A Hacker's Guide to Minkowski Spacetime

March ?, 2020. Stuff


  1. The parable of the surveyors
    1. Rotating rulers
    2. Trip-planning
    3. Over the mountains
  2. The surveyors of spacetime
    1. Einstein’s outrageous proposal
    2. Spacetime rotations
    3. Turning rulers into clocks
    4. The Twin Paradox

1. The parable of the surveyors

I like to imagine that, a thousand years before Pythagoras, Mesopotamian surveyors trying to measure out parcels of land discovered a curious fact. For two measuring sticks at right angles, and measurements $\Delta x$ and $\Delta y$ as shown below, they found that a particular combination $\Delta x^2 + \Delta y^2$ never changed, however they oriented their sticks. In other words,

Wherever you place your rulers, $\Delta x^2 + \Delta y^2$ is the same.

This quantity is naturally interpreted as length squared:

\[d^2 = \Delta x^2 + \Delta y^2,\]

so the surveyor’s have discovered that length is preserved when we move our system of measuring sticks. This is an empirical rather than a mathematical fact! This may be surprising, given that Pythagoras’ theorem, $a^2 + b^2 = c^2$, is perhaps the one mathematical fact that everyone knows! And indeed, you can prove it mathematically.
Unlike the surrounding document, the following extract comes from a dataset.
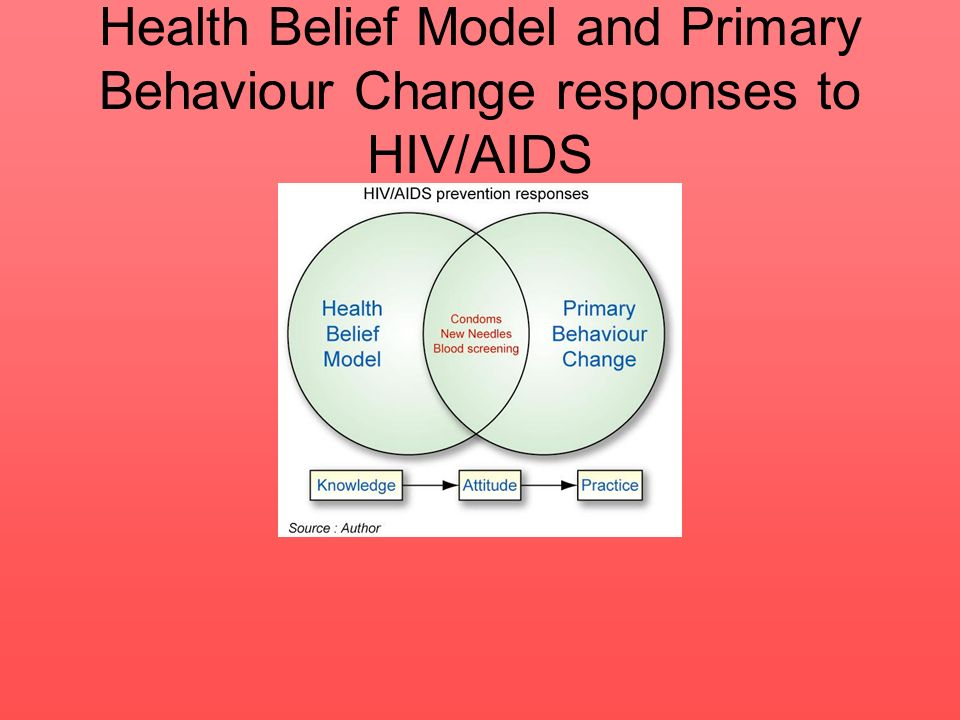 Health Belief Model and Primary Behaviour Change responses to HIV/AIDS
But this proof only works on a flat, two-dimensional plane. So really, we should view the empirical observation that $\Delta x^2 + \Delta y^2$ is invariant as evidence that, to good approximation, the surface of the earth is a flat plane.

1.1. Rotating rulers

Our two surveyors now measure the same length of fence, but with differently-oriented measuring sticks. For simplicity, let’s assume that the stick systems are identical, and all meet at a point, as well with one end of the fence.

The first surveyor takes a pair of measurements $(x, y)$, while the second surveyor takes $(x’, y’)$. Given that

\[\Delta x^2 + \Delta y^2 = (\Delta x')^2 + (\Delta y')^2,\]

how are these two sets of measurements related? It will depend on the relative orientation, so we need a way to gauge this. Here is a simple and familiar option. We rotate one measuring-stick system anti-clockwise into the other, and trace out the end of one stick with a piece of string. If the length of the string is $d_1$, and the length of the stick is $d_2$, then we can define the “relative orientation parameter”

\[\theta = \frac{d_1}{d_2}.\]

Of course, this is just an elaborate way to describe the angle, measured in radians. In fact, we can choose a system of units where $d_2 = 1$, and the stick has unit length. As we rotate the stick through a full revolution, we can label the endpoints as a function of $\theta$:

\[x(\theta) = \cos(\theta), \quad y(\theta) = \sin(\theta).\]

Since the stick’s length is $1$, these two functions obey, for any value of $\theta$,

\[1 = x^2 + y^2 = \cos^2(\theta)+\sin^2(\theta).\]

With these tools in hand, we can finally determine how the measurements $(x, y)$ and $(x’, y’)$ are related. Say the relative orientation is $\theta$ if the $x$-axis and $y$-axis are rotated clockwise by $\theta$ to get the $x’$-axis and $y$-axis. A point a distance $d$ along the $x$-ruler, i.e. with coordinates $(x, y) = (d, 0)$, subtends an anti-clockwise angle $\theta$ in the new coordinates. It follows from our definitions that

\[x' = d \cos \theta = x \cos \theta, \quad y' = d \sin \theta = x \sin \theta.\]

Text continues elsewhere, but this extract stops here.